It’s Time to Amend Federal Law to Protect Email Privacy

By Pamela J. Bethel

A broad coalition in Congress is attempting to amend the Electronic Communications Privacy Act (ECPA) by establishing a uniform search warrant requirement that the government must follow if it wishes to ask a third-party service provider, such as Google, to disclose the content of an individual’s emails.  In order to obtain your personal emails from a provider, the government would have to demonstrate probable cause to a judge — the same standard that is required, under the Fourth Amendment, to search a home or open a letter.

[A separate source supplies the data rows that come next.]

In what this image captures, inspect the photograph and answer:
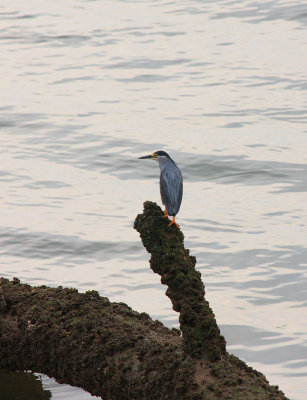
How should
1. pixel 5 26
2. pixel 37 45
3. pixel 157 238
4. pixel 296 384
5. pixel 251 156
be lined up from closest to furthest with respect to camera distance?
pixel 157 238
pixel 296 384
pixel 251 156
pixel 37 45
pixel 5 26

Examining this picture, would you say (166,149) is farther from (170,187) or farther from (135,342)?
(135,342)

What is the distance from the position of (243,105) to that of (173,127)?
2.12 m

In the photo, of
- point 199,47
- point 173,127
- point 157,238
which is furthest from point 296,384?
point 199,47

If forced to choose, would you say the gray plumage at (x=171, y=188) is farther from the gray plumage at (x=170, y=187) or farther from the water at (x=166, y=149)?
the water at (x=166, y=149)

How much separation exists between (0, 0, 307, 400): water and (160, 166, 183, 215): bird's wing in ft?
7.18

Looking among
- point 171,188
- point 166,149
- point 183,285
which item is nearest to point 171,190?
point 171,188

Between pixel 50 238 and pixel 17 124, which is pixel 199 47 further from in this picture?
pixel 50 238

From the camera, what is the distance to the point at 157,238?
21.0 feet

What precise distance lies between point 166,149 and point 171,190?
10124 millimetres

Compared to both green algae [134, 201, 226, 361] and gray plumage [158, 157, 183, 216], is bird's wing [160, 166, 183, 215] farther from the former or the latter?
green algae [134, 201, 226, 361]

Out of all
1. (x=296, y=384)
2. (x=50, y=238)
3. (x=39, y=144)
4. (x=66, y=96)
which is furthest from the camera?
(x=66, y=96)

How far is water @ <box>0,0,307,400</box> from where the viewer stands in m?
11.0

This proposal would essentially codify a 2010 ruling of the U.S. Court of Appeals for the 6th Circuit in United States v. Warshak, in which the appeals court held that people have a reasonable expectation of privacy in the content of their emails stored on third-party servers and that the content of these emails is subject to Fourth Amendment protection. The court wrote that email “requires strong protection under the Fourth Amendment; otherwise, the Fourth Amendment would prove an ineffective guardian of private communication, an essential purpose it has long been recognized to serve.”

Right now, however, federal statutory law does not require law enforcers to get a warrant to read emails or other forms of online communication — such as documents saved on a “cloud” service — if they are more than 180 days old. For such messages, only a subpoena, which requires a lower threshold of judicial approval, is required. That’s the status of protection under the ECPA, which was passed in 1986, well before the advent of the digital age we are now in.

One important D.C. player is opposing the bill. That is the Securities and Exchange Commission, which contends that its law enforcement ability would be hamstrung by the requirement of a warrant with probable cause. The SEC has requested an exemption from the warrant requirement, arguing that because it is a civilian agency and not a law-enforcement entity, it should retain subpoena powers.

There should be no such exception written into federal law. As the Center for Democracy and Technology wrote last year, “That one agency could hold up important reform to protect the privacy of millions of Americans in order to push for new, expansive warrantless snooping powers that it does not need is ludicrous, especially during this time of heightened concern over digital privacy.”